§ **What you are asked to do**: From the line that contains "Measured from the camera, what" to the last line of the data below, transcribe every line exactly. Do not include the pictures.

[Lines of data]
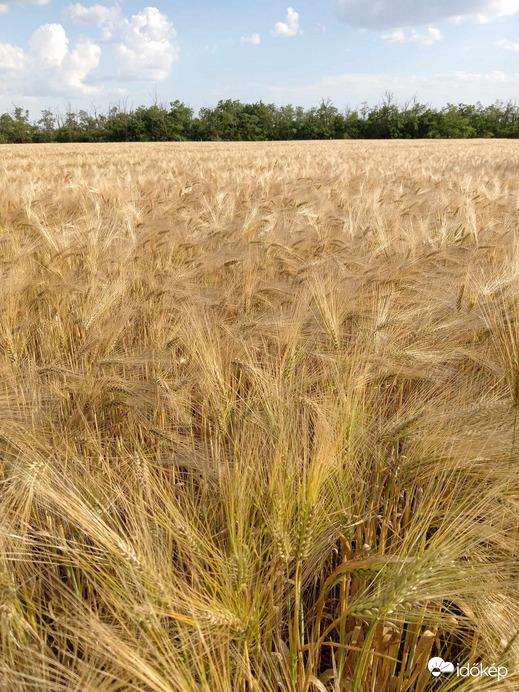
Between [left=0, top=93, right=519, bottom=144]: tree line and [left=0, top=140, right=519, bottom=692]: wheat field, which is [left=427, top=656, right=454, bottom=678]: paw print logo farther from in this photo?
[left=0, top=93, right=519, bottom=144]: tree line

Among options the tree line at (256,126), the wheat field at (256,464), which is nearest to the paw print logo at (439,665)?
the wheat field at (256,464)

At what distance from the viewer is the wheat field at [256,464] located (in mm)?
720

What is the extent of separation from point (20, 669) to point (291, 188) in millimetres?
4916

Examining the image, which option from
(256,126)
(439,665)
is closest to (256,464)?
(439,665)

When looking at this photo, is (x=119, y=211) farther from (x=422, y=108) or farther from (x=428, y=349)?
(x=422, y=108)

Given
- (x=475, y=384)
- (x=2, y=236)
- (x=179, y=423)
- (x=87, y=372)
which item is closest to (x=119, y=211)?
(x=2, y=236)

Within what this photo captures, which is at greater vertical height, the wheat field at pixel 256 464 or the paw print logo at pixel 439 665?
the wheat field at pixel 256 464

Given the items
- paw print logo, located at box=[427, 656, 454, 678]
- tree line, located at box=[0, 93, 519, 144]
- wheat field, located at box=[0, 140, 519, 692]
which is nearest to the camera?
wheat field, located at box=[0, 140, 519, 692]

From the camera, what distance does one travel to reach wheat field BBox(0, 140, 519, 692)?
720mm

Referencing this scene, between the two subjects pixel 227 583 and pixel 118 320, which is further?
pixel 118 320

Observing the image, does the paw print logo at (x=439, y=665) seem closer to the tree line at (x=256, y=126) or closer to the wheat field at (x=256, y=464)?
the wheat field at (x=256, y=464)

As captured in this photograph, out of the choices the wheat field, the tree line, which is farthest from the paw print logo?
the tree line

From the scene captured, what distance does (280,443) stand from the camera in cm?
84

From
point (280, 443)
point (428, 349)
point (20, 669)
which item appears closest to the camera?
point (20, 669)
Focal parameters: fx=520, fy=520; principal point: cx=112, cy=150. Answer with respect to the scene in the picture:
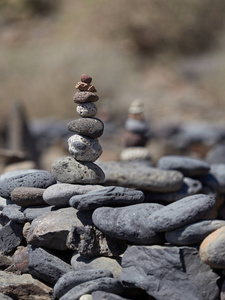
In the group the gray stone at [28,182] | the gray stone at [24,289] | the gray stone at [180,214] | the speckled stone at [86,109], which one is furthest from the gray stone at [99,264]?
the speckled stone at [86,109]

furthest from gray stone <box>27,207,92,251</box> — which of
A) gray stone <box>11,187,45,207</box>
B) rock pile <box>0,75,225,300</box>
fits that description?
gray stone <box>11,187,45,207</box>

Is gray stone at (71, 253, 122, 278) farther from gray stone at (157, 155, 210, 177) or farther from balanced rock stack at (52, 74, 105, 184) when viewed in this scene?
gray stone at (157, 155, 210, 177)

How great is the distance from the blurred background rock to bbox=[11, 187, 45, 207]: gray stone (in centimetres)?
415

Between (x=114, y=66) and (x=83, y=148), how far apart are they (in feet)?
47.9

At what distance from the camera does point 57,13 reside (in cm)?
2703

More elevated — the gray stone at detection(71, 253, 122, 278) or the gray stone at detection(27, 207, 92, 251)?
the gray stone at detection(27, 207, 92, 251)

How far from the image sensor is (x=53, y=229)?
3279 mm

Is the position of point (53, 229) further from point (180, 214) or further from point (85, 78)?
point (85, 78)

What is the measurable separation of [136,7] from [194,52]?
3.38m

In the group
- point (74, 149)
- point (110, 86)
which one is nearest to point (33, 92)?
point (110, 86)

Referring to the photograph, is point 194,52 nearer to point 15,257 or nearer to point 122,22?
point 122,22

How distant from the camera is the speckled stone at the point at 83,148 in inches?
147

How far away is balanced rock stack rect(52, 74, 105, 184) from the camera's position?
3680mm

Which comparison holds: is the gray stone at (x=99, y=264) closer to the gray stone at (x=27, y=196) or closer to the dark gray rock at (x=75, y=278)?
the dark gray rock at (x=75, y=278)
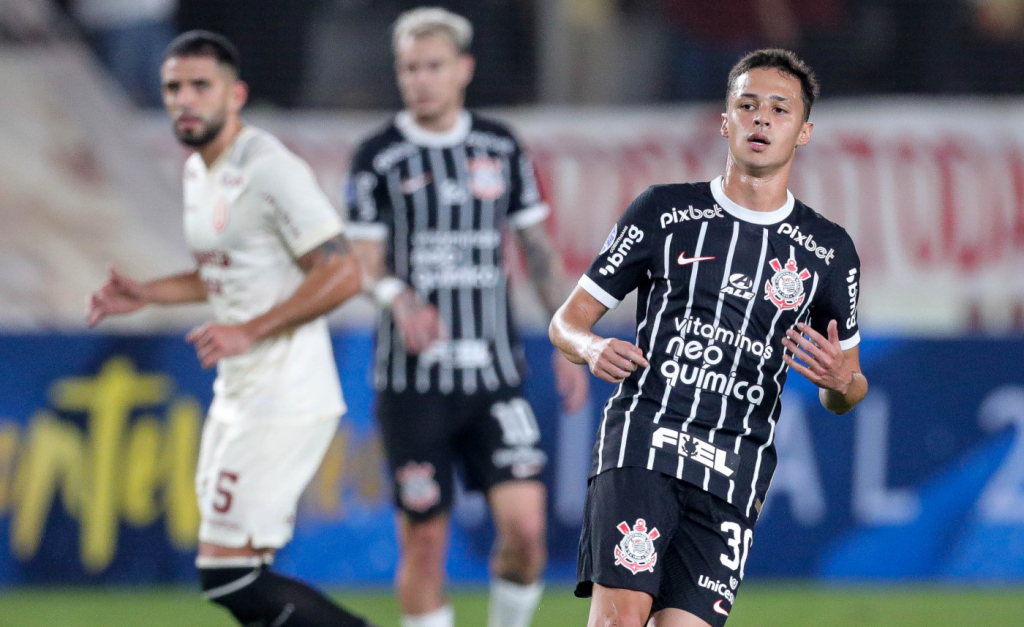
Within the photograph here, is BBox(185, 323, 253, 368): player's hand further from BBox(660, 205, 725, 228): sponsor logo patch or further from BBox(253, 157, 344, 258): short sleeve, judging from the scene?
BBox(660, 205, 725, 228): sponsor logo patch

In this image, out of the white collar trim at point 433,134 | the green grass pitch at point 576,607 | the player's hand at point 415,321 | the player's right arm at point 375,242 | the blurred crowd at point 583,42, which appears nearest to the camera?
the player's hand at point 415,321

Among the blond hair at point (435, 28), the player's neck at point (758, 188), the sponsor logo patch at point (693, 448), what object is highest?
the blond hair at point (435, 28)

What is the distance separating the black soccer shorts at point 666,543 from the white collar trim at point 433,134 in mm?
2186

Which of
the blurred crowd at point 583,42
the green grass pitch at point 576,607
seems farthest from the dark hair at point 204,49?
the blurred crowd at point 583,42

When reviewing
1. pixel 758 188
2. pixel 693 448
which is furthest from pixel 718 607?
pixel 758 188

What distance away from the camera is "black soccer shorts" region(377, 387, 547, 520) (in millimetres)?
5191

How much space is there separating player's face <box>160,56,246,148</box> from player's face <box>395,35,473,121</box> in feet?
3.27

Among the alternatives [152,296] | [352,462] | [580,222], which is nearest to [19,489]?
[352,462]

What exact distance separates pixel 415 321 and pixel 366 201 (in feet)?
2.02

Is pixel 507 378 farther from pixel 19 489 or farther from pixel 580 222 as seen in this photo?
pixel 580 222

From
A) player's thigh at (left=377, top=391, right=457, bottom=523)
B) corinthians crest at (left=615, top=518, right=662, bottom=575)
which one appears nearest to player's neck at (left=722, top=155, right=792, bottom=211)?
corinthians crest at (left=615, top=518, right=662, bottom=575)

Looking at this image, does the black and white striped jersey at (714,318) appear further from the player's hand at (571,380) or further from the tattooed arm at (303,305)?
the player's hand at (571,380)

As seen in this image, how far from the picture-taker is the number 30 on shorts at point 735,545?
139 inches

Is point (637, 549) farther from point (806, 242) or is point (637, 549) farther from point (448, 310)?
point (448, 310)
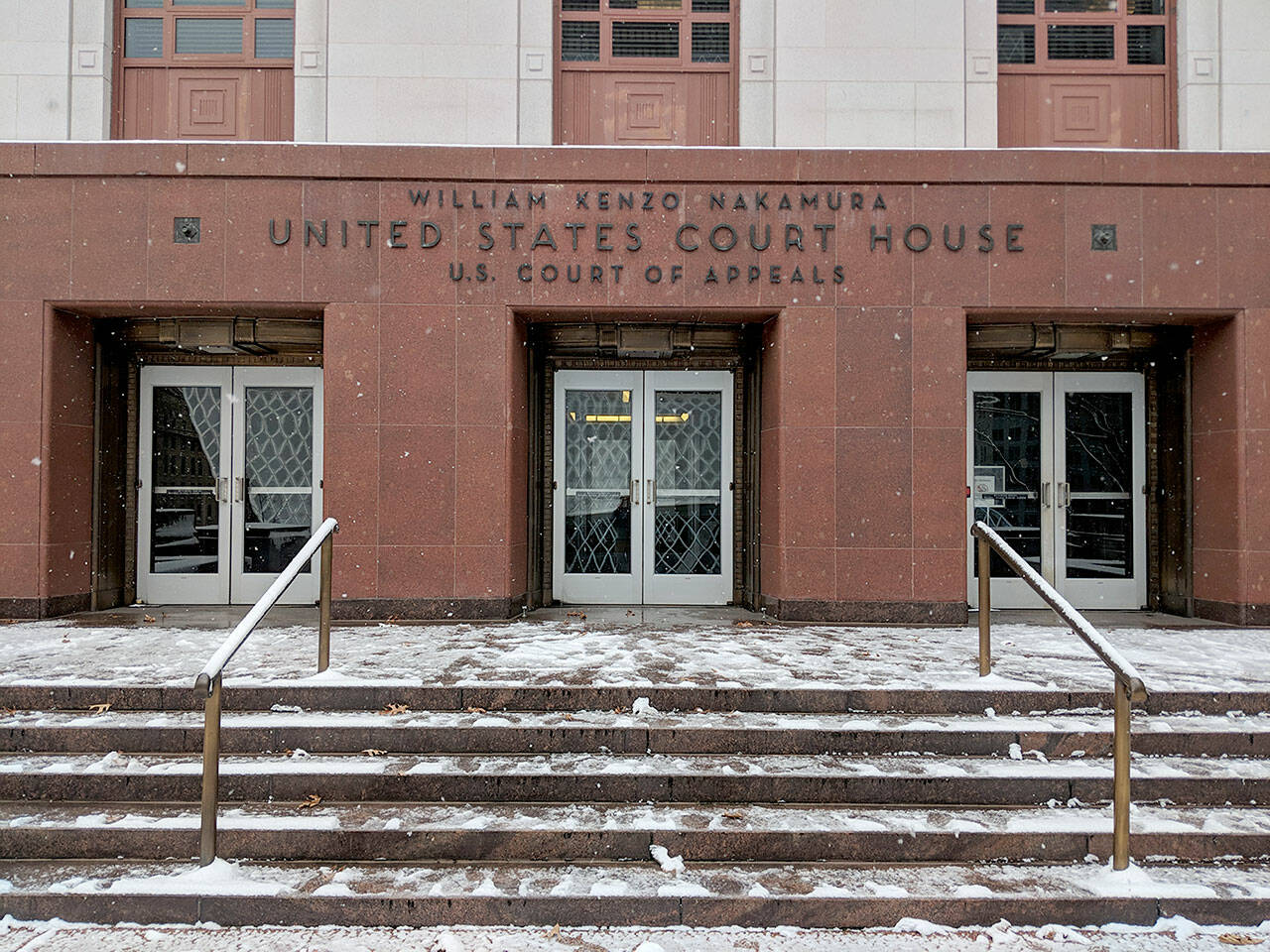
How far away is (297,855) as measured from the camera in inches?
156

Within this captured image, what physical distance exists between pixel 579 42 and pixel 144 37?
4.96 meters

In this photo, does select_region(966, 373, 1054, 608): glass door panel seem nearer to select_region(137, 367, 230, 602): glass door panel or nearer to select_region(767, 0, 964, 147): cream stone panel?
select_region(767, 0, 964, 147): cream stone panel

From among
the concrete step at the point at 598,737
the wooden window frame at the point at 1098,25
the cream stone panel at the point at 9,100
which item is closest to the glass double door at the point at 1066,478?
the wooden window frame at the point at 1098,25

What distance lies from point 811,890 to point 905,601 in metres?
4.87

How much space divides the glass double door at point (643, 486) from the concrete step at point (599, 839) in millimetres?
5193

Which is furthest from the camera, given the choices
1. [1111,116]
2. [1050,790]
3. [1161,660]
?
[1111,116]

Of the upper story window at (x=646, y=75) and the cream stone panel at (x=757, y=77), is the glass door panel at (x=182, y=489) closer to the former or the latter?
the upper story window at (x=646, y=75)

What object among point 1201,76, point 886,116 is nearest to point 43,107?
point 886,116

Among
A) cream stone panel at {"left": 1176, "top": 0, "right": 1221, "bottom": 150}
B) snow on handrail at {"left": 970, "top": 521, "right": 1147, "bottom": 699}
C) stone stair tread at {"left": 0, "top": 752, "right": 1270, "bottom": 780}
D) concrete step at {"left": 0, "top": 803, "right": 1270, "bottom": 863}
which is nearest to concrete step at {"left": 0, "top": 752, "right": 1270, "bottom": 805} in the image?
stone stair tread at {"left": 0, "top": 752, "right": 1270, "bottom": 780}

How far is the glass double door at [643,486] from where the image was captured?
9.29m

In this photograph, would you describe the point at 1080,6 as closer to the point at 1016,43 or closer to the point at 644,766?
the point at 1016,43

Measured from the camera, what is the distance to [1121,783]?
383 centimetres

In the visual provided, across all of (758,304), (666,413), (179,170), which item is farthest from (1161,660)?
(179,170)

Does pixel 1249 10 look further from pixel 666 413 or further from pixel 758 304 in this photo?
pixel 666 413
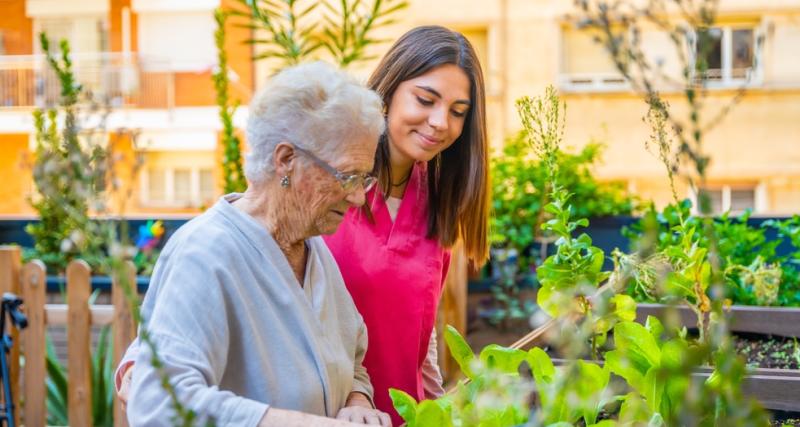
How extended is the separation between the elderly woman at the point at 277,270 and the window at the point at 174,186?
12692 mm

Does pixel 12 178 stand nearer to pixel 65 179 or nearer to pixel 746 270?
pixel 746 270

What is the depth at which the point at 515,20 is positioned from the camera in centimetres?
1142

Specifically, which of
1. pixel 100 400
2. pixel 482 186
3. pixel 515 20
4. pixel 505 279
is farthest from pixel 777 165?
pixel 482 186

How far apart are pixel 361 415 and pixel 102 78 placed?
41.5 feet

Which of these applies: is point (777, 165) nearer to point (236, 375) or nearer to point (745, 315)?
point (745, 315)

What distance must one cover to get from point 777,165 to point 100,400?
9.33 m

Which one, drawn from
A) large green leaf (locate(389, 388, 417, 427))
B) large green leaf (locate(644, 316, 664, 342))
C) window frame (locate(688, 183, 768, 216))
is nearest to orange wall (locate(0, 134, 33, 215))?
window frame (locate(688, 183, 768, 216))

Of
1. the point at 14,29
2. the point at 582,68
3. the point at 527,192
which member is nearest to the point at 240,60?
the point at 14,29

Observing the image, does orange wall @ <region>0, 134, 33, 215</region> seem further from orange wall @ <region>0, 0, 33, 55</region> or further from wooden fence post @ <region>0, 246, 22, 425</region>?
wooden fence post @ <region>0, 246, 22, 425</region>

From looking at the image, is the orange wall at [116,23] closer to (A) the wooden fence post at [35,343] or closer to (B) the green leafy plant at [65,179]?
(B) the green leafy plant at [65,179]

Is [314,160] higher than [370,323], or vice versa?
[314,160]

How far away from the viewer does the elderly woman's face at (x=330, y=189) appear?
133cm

§ **Solution**:
Measured from the camera, what is the distance to [1121,783]?
383 centimetres

In the visual provided, across all of (758,304), (666,413), (179,170), which item is farthest from (1161,660)?
(179,170)

Does pixel 1249 10 look further from pixel 666 413 or further from pixel 758 304 in this photo?
pixel 666 413
How extended is the separation between the elderly woman at the point at 277,270 and the window at the point at 174,186?
12692 mm

Does pixel 12 178 stand nearer to pixel 65 179 or nearer to pixel 746 270?
pixel 746 270

What is the depth at which the point at 515,20 is positioned from the camera in centimetres?
1142

Specifically, which of
1. pixel 100 400
2. pixel 482 186
3. pixel 515 20
4. pixel 505 279
is farthest from pixel 777 165?
pixel 482 186

How far apart are pixel 361 415 and pixel 102 78 placed?
41.5 feet

Which of these applies: is point (777, 165) nearer to point (236, 375) or nearer to point (745, 315)?
point (745, 315)

What distance must one cover to get from point 777,165 to point 100,400?
9.33 m

Which one, drawn from
A) large green leaf (locate(389, 388, 417, 427))
B) large green leaf (locate(644, 316, 664, 342))
C) window frame (locate(688, 183, 768, 216))
is nearest to orange wall (locate(0, 134, 33, 215))?
window frame (locate(688, 183, 768, 216))

Of
1. the point at 14,29
2. the point at 582,68
3. the point at 527,192
which member is nearest to the point at 240,60?
the point at 14,29

Observing the image, does orange wall @ <region>0, 134, 33, 215</region> seem further from orange wall @ <region>0, 0, 33, 55</region> or further from wooden fence post @ <region>0, 246, 22, 425</region>?
wooden fence post @ <region>0, 246, 22, 425</region>

From looking at the image, is the orange wall at [116,23] closer to (A) the wooden fence post at [35,343] or closer to (B) the green leafy plant at [65,179]?
(B) the green leafy plant at [65,179]

Is [314,160] higher than [370,323], or vice versa?
[314,160]

How far away from the viewer does the elderly woman's face at (x=330, y=189) appear?
133cm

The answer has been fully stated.